_LISTED ENTRIES_
____________________

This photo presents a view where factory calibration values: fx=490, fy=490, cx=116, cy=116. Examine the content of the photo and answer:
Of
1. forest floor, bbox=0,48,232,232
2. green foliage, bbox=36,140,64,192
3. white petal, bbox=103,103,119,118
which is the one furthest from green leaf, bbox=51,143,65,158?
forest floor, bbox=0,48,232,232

____________________

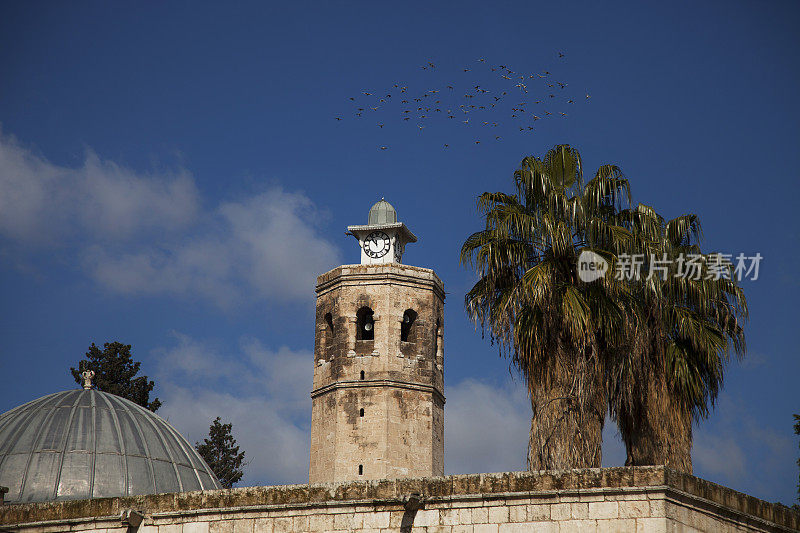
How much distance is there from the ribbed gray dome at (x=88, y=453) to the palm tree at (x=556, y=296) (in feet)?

____________________

_EXERCISE_
Return the lines starting with the one containing "This photo presents" and going on through the one containing "3. white petal, bbox=103,103,119,118", reproducing them verbatim.

_RESULT FOR THIS TASK_
This photo presents a view where factory calibration values: fx=490, fy=490, cx=116, cy=116. Examine the content of the photo and answer:
Of
1. forest floor, bbox=0,48,232,232
2. green foliage, bbox=36,140,64,192
3. white petal, bbox=103,103,119,118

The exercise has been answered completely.